The reactions to James Comey’s written testimony, which was released on Wednesday, is a sight to behold.

I’m assuming everyone saw the same release, but depending on where your loyalties lie, it’s as if they were seeing completely different things.

For loyalists, they’re crowing over Comey saying in the testimony that he told Trump he wasn’t under investigation.

I’m so happy for you guys, except nobody but you thought Trump was under investigation.

Members of his team are under investigation, but Trump, himself, is only a secondary player to the main event, there.
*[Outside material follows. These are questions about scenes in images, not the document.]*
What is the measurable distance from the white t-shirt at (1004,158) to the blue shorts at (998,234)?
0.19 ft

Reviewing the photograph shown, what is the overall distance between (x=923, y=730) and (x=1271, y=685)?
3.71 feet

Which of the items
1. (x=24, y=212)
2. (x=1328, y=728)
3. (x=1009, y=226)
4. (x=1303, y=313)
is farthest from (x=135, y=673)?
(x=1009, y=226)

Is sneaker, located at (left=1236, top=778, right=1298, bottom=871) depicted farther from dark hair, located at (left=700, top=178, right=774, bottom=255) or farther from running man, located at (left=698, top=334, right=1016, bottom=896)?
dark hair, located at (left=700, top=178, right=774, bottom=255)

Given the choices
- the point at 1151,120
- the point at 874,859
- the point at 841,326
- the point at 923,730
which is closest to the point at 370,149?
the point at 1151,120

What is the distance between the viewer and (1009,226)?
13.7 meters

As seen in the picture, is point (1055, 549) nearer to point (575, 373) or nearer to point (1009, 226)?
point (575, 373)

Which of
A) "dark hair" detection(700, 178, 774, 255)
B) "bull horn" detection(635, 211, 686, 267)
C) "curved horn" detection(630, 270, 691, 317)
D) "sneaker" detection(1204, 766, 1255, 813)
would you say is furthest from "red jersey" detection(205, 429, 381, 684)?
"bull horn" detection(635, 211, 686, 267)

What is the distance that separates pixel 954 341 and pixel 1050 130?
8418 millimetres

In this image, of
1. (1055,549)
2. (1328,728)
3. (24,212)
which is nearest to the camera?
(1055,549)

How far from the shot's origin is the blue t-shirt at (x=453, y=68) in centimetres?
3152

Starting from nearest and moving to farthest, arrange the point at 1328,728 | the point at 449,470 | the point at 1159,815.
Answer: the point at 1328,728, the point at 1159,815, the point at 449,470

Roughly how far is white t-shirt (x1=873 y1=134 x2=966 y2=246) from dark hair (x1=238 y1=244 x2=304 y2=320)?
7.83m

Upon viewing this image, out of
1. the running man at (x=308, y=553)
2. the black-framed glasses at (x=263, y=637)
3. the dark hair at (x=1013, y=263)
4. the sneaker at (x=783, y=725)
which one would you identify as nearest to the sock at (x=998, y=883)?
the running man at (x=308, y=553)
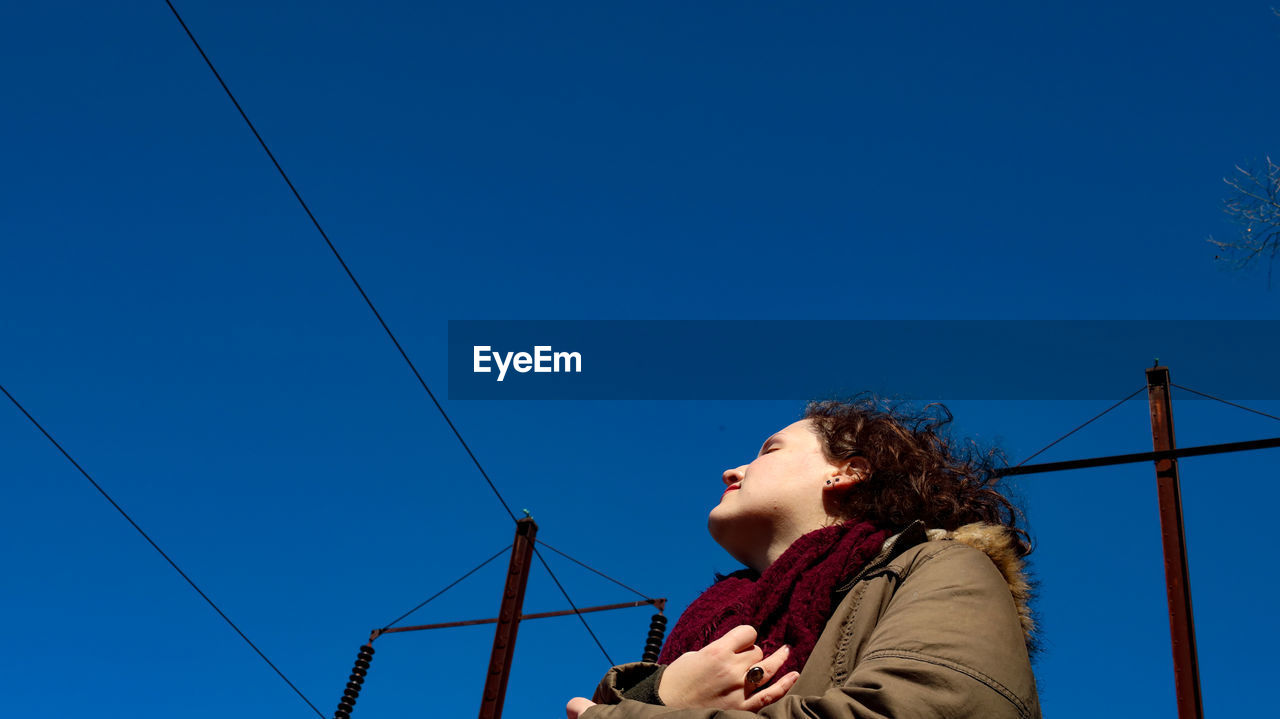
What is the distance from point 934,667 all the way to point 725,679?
455mm

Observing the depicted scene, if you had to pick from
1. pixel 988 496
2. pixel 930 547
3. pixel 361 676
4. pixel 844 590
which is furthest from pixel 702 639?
pixel 361 676

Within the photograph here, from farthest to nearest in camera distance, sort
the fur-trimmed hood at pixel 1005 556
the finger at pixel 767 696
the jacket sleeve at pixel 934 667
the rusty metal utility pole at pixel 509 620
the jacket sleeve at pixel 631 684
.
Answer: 1. the rusty metal utility pole at pixel 509 620
2. the fur-trimmed hood at pixel 1005 556
3. the jacket sleeve at pixel 631 684
4. the finger at pixel 767 696
5. the jacket sleeve at pixel 934 667

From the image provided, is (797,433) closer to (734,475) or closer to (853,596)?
(734,475)

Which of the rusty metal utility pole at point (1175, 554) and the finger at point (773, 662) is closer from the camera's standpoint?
the finger at point (773, 662)

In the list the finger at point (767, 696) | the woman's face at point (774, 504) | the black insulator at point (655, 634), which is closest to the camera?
the finger at point (767, 696)

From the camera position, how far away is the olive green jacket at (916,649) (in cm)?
198

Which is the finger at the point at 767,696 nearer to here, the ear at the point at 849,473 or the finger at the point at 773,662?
the finger at the point at 773,662

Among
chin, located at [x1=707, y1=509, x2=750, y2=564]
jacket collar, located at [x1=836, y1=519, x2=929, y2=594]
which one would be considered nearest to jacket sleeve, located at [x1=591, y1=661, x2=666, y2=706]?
jacket collar, located at [x1=836, y1=519, x2=929, y2=594]

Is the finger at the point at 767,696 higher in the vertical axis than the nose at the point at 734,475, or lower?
lower

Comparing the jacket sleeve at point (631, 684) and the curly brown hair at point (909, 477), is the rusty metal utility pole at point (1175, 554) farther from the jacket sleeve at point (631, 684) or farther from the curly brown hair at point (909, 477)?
the jacket sleeve at point (631, 684)

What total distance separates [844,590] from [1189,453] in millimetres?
6174

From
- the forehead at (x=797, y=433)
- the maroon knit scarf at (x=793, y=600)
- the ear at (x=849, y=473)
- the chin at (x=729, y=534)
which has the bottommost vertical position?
the maroon knit scarf at (x=793, y=600)

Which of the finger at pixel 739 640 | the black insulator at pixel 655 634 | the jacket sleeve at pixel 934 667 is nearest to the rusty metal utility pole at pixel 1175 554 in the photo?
the black insulator at pixel 655 634

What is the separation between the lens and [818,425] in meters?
3.28
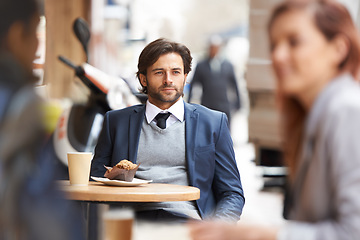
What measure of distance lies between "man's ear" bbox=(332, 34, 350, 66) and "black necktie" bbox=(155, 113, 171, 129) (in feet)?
6.28

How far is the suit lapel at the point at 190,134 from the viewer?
121 inches

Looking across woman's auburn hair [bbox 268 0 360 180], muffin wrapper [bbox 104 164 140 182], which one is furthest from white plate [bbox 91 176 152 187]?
woman's auburn hair [bbox 268 0 360 180]

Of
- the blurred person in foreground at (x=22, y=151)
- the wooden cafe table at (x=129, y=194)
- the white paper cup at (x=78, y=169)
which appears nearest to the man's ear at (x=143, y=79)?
the white paper cup at (x=78, y=169)

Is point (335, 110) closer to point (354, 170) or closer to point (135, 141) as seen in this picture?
point (354, 170)

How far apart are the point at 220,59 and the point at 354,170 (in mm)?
8559

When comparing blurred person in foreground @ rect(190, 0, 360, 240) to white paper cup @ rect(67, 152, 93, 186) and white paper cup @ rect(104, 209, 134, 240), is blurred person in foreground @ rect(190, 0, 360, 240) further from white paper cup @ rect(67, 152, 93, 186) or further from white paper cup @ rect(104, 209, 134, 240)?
white paper cup @ rect(104, 209, 134, 240)

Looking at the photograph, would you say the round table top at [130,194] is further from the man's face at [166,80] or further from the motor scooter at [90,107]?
the motor scooter at [90,107]

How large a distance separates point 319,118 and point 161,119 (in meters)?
1.95

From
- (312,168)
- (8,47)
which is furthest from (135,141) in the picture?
(8,47)

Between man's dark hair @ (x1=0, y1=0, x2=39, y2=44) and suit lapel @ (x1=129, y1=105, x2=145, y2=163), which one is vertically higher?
man's dark hair @ (x1=0, y1=0, x2=39, y2=44)

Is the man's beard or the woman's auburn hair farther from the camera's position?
the man's beard

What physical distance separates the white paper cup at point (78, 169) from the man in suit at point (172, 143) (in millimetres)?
294

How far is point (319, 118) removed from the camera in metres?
1.30

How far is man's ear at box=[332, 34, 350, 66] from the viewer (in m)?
1.33
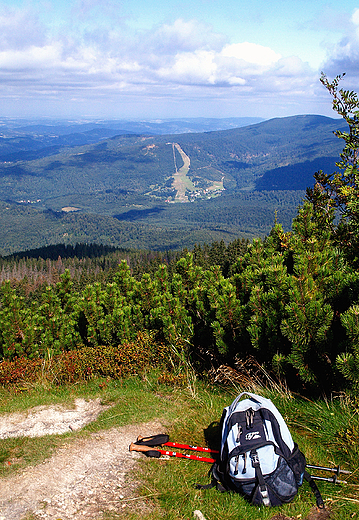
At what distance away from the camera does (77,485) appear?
4.98m

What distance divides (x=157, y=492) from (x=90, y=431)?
207cm

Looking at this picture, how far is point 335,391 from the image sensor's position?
19.6 ft

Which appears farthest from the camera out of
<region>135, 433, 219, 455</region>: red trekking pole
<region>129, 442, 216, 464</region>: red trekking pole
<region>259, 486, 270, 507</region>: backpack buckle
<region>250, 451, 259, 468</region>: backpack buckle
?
<region>135, 433, 219, 455</region>: red trekking pole

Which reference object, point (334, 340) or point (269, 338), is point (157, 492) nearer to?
point (269, 338)

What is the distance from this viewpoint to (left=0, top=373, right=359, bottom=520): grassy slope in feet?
14.8

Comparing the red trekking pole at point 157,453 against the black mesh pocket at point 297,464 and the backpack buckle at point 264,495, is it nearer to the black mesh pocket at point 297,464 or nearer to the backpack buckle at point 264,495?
the backpack buckle at point 264,495

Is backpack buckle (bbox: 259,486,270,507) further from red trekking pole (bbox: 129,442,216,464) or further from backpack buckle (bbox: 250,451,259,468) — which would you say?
red trekking pole (bbox: 129,442,216,464)

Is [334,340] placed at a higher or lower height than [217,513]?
higher

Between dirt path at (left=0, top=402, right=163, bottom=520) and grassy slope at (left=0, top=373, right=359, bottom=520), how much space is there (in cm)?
23

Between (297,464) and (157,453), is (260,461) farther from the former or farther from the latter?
(157,453)

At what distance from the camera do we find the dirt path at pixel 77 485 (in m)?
4.49

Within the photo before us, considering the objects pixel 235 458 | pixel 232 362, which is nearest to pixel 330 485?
pixel 235 458

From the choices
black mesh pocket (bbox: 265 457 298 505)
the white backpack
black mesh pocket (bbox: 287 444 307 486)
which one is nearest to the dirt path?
the white backpack

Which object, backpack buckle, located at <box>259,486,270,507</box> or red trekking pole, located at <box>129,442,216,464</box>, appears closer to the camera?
backpack buckle, located at <box>259,486,270,507</box>
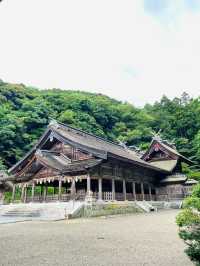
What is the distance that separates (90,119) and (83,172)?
43459 millimetres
Others saw a very clear case of a U.S. president trying to use his office to influence the direction of a federal investigation.

But is it obstruction? Does it rise to the level of a criminal offense, or is it simply a case of a bumbling, arrogant, political neophyte stepping in it, bigly?

We may have a way to go before we come to any solid conclusions, yet, and Comey’s testimony this morning may be the start, but some experienced voices are already chiming in.

A former counsel to the Watergate prosecutors feels there is sufficient evidence to pursue a charge of obstruction against President Trump.

“In prepared testimony released on the eve of his appearance Thursday before the Senate Intelligence Committee, former FBI director James B. Comey placed President Trump in the gunsights of a federal criminal investigation, laying out evidence sufficient for a case of obstruction of justice,” Philip Allen Lacovara — who served as counsel to Watergate special prosecutors Archibald Cox and Leon Jaworski — wrote in an op-ed published in The Washington Post.

Lacovara wrote that the former FBI director shows that Trump had “specifically attempted to shut off at least one major piece of what Trump calls the ‘Russia thing,’ the investigation into the misleading statements by fired national security adviser Michael Flynn concerning his role in dealings with the Russians.”

“This kind of presidential intervention in a pending criminal investigation has not been seen, to my knowledge, since the days of Richard Nixon and Watergate,” Lacovara wrote.

Interesting.

Trump indeed hoped to turn Comey away from the investigation surrounding Michael Flynn, and in recent weeks, there was speculation that after this investigation was out of the way, the president hoped to bring Flynn back in as national security adviser.

“The obstruction of justice statute prohibits not only successful interference with pending criminal investigations but also any use of ‘threats’ to ‘endeavor’ to obstruct an investigation,” Lacovara wrote.

He wrote that Comey’s testimony “lays out a case against the president that consists of a tidy pattern, beginning with the demand for loyalty, the threat to terminate Comey’s job, the repeated requests to turn off the investigation into Flynn and the final infliction of career punishment for failing to succumb to the president’s requests, all followed by the president’s own concession about his motive.”

“Any experienced prosecutor would see these facts as establishing a prima facie case of obstruction of justice,” he wrote.

I’ve already seen Trump’s fans say he meant loyalty to the U.S., which is rather insane, and a desperate stretch, at best.

Just by virtue of being made director of the FBI, Comey took an oath to serve the United States.

“The ball now is in Mueller’s court to decide whether he has (or will have) enough evidence to charge Trump with obstruction,” he wrote, referring to special counsel Robert Mueller.

“And, if so, whether to reach the same conclusion that I reached in the Nixon investigation — that, like everyone else in our system, a president is accountable for committing a federal crime.”

He should be, and if the evidence supports the definition of obstruction, then let justice be done.